The lack of associations could be explained by different interactions between diet and the gut microbiota in IBS when compared to healthy controls, highly personalized diet-gut microbiota interactions that could mask findings at group level, and operational taxonomic unit inclusion cut-off and statistical corrections that may have been too stringent, as Staudacher acknowledged in a Twitter thread.
The authors were also interested in exploring the impact on the gut microbiota of a low FODMAP diet or a multistrain probiotic administered over a 4-week period, based on authors’ preliminary data on the effect of restricting prebiotic substrates on the gastrointestinal microbiota in patients with IBS.

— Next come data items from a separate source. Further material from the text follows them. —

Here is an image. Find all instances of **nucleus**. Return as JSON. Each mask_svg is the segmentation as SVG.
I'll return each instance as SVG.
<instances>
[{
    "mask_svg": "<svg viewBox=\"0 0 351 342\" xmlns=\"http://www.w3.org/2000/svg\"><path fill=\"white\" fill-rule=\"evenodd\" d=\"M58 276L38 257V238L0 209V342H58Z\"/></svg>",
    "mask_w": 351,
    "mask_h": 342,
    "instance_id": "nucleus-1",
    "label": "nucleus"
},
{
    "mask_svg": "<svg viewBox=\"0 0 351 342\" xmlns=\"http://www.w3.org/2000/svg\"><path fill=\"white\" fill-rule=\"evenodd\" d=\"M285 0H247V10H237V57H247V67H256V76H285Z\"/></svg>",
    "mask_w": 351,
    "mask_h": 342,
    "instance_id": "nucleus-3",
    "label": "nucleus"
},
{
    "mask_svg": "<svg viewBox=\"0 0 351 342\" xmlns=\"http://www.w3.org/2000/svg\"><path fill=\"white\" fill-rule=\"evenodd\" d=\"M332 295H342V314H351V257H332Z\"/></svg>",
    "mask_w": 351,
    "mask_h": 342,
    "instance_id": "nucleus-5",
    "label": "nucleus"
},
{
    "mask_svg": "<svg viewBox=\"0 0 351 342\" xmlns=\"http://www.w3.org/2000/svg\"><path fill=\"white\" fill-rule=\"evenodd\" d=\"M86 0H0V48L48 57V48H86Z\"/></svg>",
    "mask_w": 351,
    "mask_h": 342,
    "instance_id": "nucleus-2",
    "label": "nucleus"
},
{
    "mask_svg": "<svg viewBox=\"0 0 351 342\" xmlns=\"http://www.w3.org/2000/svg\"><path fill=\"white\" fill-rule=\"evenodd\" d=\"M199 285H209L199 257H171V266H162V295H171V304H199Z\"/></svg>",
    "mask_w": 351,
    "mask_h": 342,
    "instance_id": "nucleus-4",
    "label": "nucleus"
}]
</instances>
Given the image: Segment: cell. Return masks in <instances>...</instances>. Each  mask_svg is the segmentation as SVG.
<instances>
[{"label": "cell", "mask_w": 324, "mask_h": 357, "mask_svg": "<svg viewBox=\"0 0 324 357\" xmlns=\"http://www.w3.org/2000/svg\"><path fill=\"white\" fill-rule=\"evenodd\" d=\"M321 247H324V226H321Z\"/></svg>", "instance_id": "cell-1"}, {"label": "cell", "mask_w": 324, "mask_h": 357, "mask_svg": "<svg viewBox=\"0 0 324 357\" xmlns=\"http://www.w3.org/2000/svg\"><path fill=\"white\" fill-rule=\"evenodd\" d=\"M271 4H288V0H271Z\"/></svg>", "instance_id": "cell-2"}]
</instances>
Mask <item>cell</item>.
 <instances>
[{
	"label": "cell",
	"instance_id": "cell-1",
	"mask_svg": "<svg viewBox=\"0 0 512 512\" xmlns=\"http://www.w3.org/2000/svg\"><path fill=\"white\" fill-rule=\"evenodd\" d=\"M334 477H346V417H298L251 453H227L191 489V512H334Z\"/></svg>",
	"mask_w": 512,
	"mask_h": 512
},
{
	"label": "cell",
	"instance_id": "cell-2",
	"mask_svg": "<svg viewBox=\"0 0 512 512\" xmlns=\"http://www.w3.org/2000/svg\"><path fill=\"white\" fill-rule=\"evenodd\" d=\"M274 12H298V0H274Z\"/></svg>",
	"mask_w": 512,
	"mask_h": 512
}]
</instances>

Although the baseline gut microbiota did not discriminate between responders and non-responders in terms of clinical response to either intervention—defined as a reduction in IBS symptomatology equal to or higher than a 50-point reduction in the IBS-Symptom Scoring System—specific changes in the gut microbiota were documented after both interventions.
Following a low FODMAP diet led to changes in the abundance of major saccharolytic genera, including higher Bacteroides and lower Bifidobacterium and unclassified genus in the Ruminococcaceae family compared to the control diet, in line with previous studies. No differences were observed in alpha diversity between low FODMAP and control diet groups.
Probiotic supplementation led to higher Lactobacillus and Streptococcus abundance compared to the placebo group. The authors argue that the probiotic intervention might help partly ameliorate the changes in gut microbial communities driven by the low FODMAP diet.
On the whole, the study shows that IBS patients’ gut microbiota could respond to diet or probiotics differently to that of healthy individuals. Although no significant associations have been found overall between nutrients, food intake and dietary patterns on the one hand and gut microbiota composition on the other, differences in the gut microbiota after the low FODMAP diet and probiotic intake highlight the importance of considering the complexity of diet (beyond focusing only on nutrients) in the role of gut microbiota for predicting response to interventions.
Staudacher HM, Scholz M, Lomer MC, et al. Gut microbiota associations with diet in irritable bowel syndrome and the effect of low FODMAP diet and probiotics. Clinical Nutrition. 2020. doi: 10.1016/j.clnu.2020.10.013.